## How to complete this task
Search the data for "site". Return each matching line.

## Raw data

▼

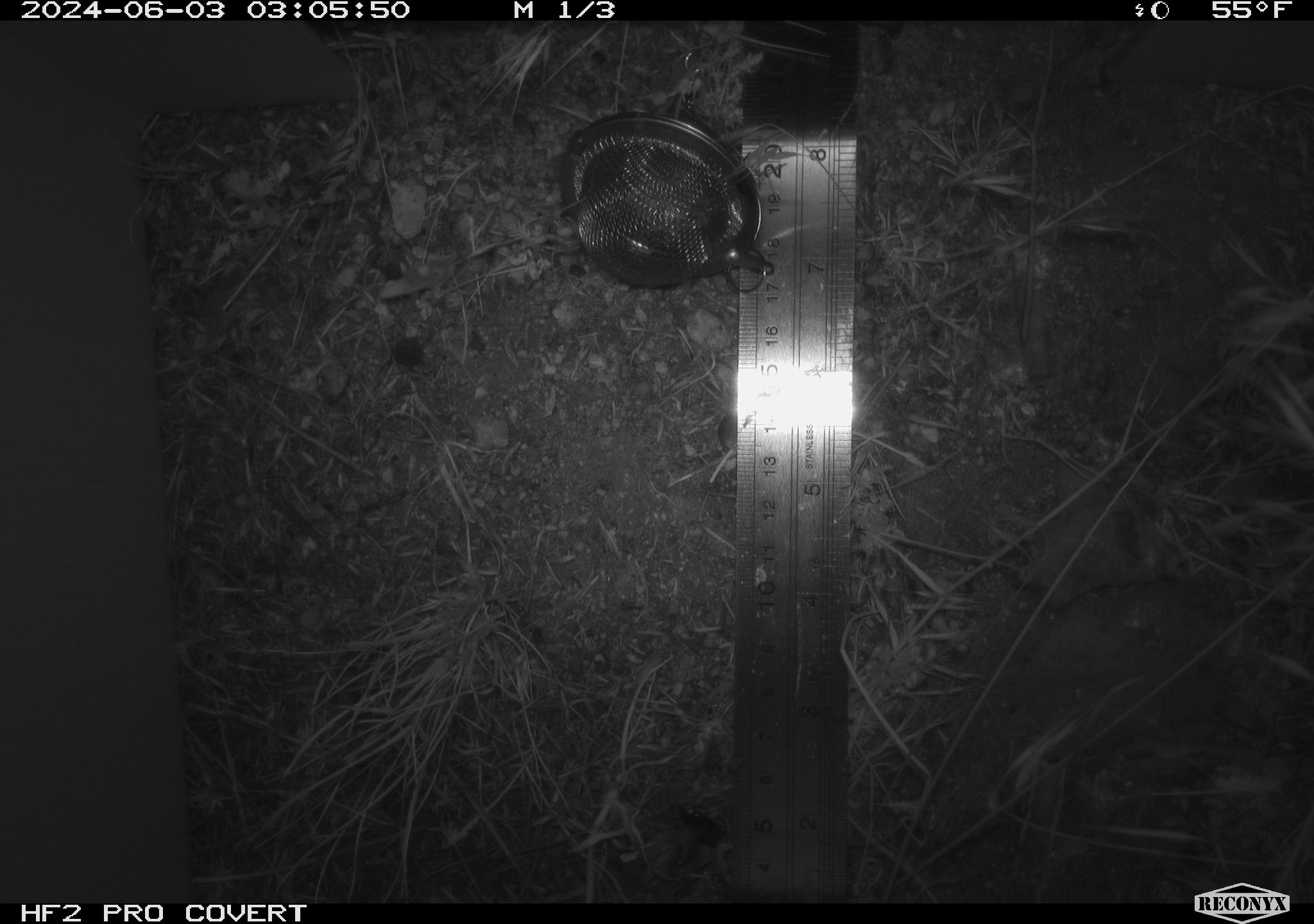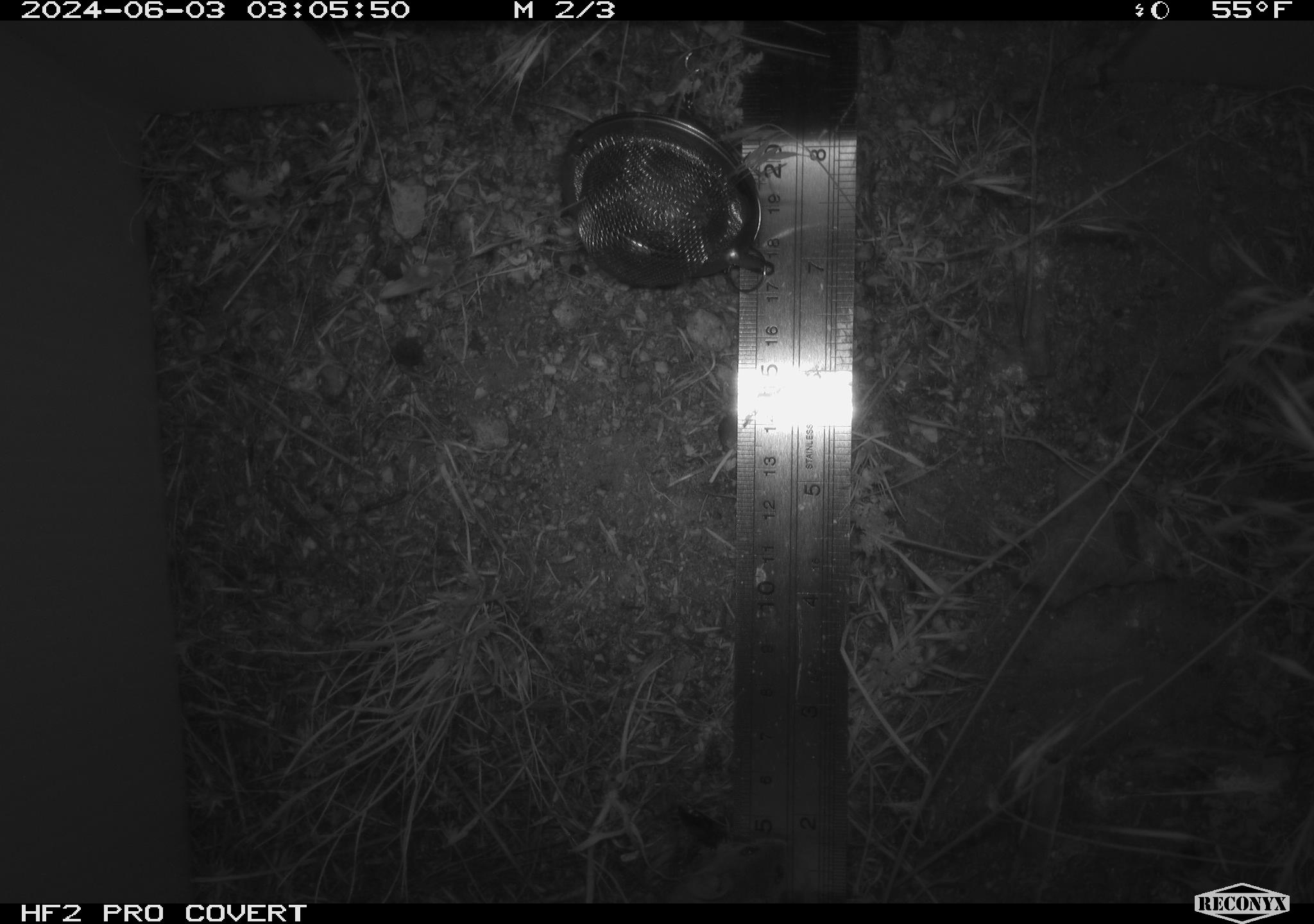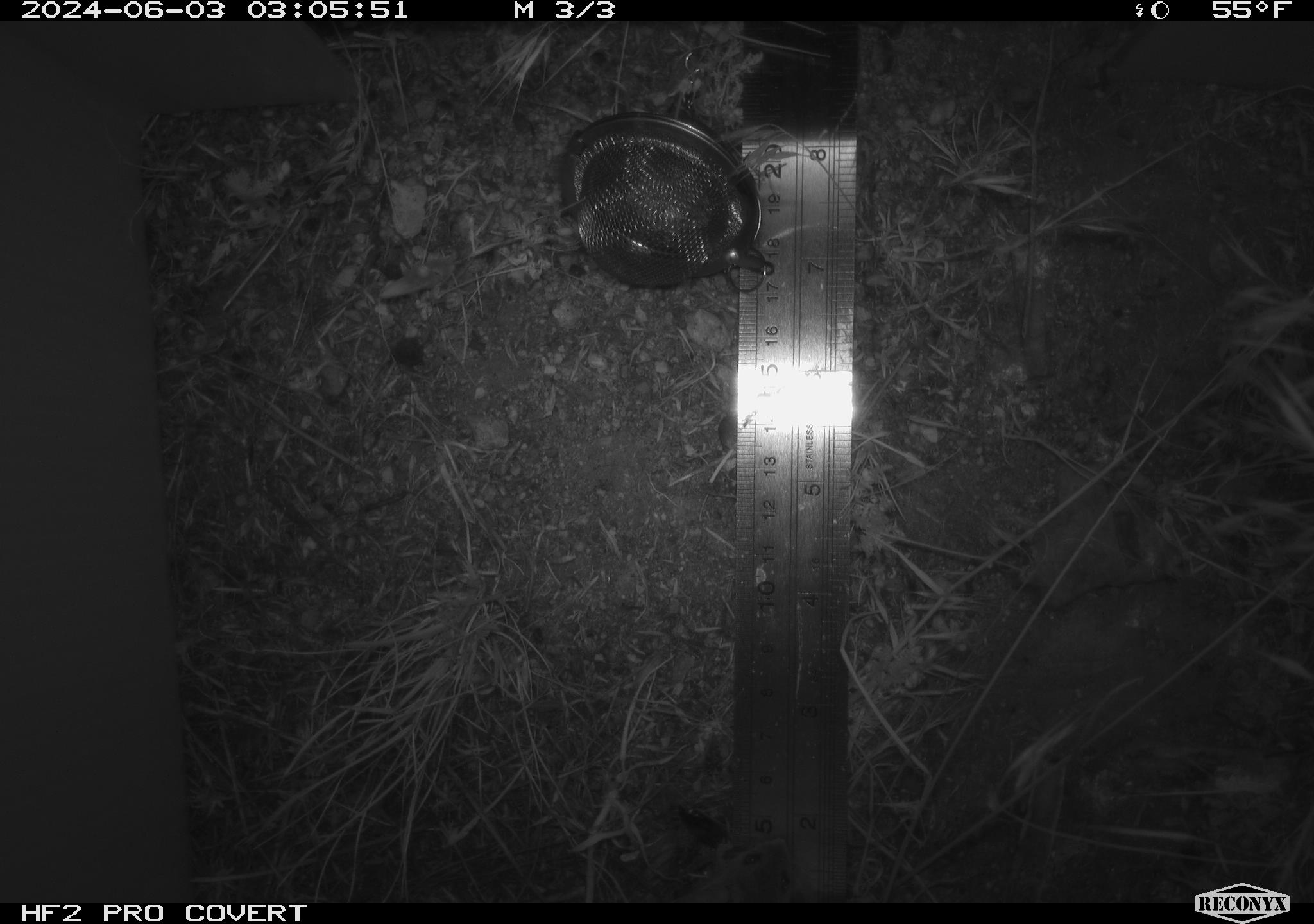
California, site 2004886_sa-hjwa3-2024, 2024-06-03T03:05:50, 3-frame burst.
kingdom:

▲
▼

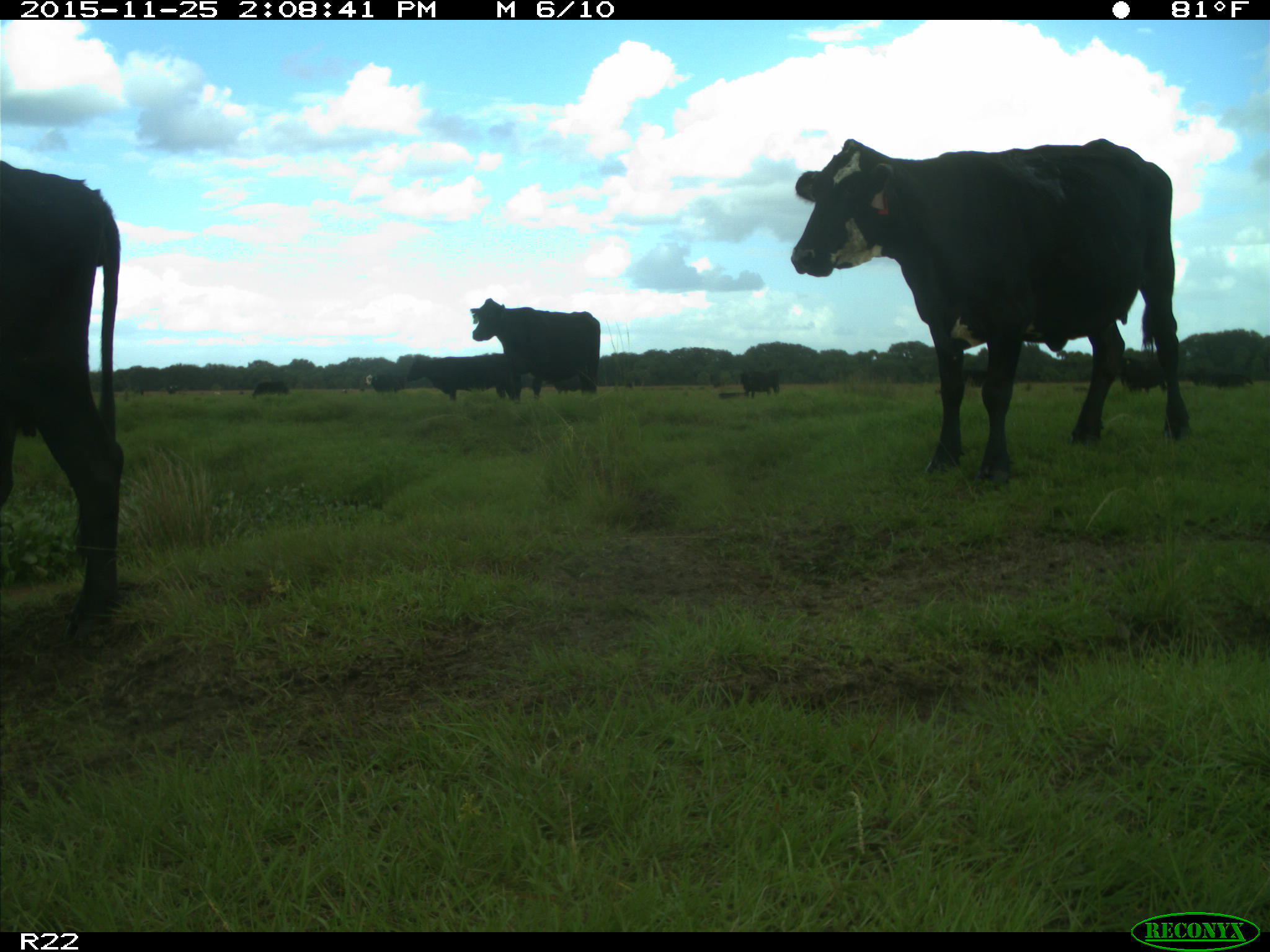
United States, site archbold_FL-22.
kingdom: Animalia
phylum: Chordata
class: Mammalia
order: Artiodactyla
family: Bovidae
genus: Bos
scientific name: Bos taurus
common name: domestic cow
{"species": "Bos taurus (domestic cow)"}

▲

## Problem solution
California, site 2004886_sa-hjwa3-2024, 2024-06-03T03:05:50, 3-frame burst.
United States, site archbold_FL-22.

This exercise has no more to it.